Copy out the lines of the dataset records shown below word for word, beginning with the line that contains "Which of (x=438, y=299)" and continuing through the line that contains "8.20 meters".

Dataset records
━━━━━━━━━━━━━━━━━━━━━━━━━━━━━━

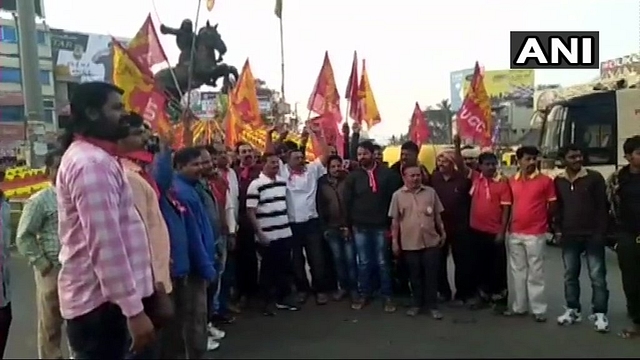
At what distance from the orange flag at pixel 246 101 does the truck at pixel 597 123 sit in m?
5.39

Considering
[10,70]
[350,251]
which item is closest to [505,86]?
[10,70]

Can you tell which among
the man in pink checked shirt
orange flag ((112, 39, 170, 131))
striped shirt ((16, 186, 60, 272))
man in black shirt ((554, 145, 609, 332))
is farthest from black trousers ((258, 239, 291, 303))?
the man in pink checked shirt

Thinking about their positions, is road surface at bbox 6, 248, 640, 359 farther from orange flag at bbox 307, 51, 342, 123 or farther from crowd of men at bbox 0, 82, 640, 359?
orange flag at bbox 307, 51, 342, 123

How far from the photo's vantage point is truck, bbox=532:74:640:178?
13195 millimetres

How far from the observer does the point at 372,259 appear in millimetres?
8211

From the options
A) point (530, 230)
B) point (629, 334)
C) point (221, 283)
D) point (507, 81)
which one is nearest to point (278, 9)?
point (221, 283)

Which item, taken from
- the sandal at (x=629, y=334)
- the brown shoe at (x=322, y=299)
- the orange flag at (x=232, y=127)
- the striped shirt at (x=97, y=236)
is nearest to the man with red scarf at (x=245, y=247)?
the brown shoe at (x=322, y=299)

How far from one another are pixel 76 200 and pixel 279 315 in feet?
16.5

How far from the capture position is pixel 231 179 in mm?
7820

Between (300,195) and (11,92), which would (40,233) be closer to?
(300,195)

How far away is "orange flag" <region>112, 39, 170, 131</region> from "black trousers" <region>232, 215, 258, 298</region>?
4.95 ft

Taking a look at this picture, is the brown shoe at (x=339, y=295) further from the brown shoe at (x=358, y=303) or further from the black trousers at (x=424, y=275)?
the black trousers at (x=424, y=275)

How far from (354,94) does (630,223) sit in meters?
8.35

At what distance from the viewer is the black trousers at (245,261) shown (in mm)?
8203
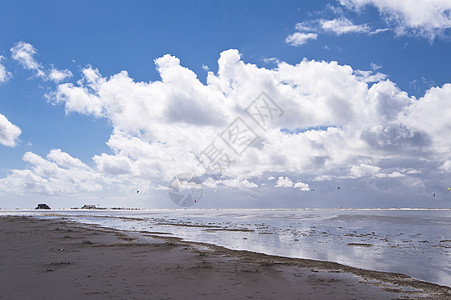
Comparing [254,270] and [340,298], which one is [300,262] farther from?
[340,298]

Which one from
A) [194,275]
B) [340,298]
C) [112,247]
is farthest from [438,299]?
[112,247]

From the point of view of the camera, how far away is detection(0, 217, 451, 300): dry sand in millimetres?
11617

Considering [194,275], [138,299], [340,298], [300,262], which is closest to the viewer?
[138,299]

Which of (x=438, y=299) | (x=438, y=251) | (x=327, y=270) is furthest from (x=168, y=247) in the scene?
(x=438, y=251)

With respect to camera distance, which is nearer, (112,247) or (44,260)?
(44,260)

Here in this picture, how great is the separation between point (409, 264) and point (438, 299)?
8.20 meters

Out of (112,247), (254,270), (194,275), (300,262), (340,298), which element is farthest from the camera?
(112,247)

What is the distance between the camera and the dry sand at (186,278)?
457 inches

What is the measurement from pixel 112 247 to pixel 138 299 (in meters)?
14.1

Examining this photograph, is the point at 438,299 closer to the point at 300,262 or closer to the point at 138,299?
the point at 300,262

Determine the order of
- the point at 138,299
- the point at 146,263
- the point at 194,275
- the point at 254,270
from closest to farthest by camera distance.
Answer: the point at 138,299 < the point at 194,275 < the point at 254,270 < the point at 146,263

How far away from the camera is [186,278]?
13953 millimetres

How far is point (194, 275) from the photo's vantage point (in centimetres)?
1452

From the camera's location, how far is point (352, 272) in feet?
53.2
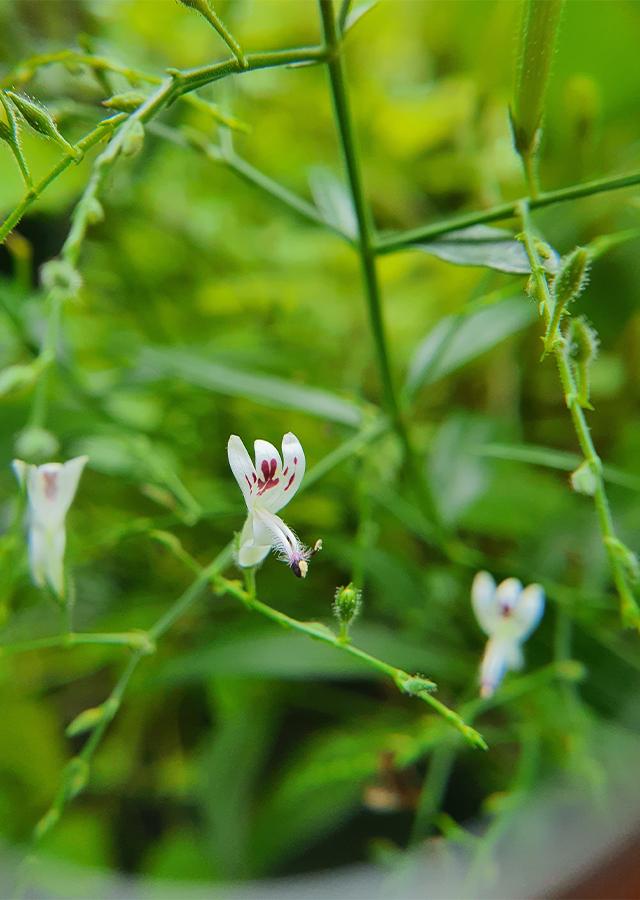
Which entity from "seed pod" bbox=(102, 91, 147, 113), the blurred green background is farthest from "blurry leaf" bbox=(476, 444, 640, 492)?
"seed pod" bbox=(102, 91, 147, 113)

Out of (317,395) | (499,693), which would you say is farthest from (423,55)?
(499,693)

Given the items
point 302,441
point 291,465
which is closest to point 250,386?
point 302,441

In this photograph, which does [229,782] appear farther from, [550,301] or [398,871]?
[550,301]

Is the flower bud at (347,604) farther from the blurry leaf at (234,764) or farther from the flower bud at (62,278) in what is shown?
the blurry leaf at (234,764)

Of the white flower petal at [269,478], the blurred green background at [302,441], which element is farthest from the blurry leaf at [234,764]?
the white flower petal at [269,478]

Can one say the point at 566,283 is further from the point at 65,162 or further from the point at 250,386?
the point at 250,386
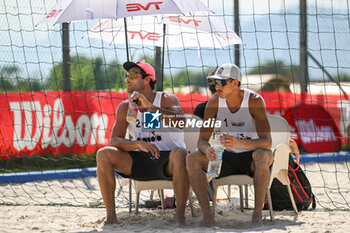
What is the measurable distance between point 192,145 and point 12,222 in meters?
1.59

━━━━━━━━━━━━━━━━━━━━━━━━━━━━━━

Worked solution:
Which of (x=438, y=299) | (x=438, y=251) | (x=327, y=270) is furthest from (x=168, y=247) in the scene?
(x=438, y=251)

With respect to camera distance, which is nearer, (112,247) or (44,260)?
(44,260)

Here in this picture, how great is the separation between point (409, 264) and point (438, 299)?
8.20 meters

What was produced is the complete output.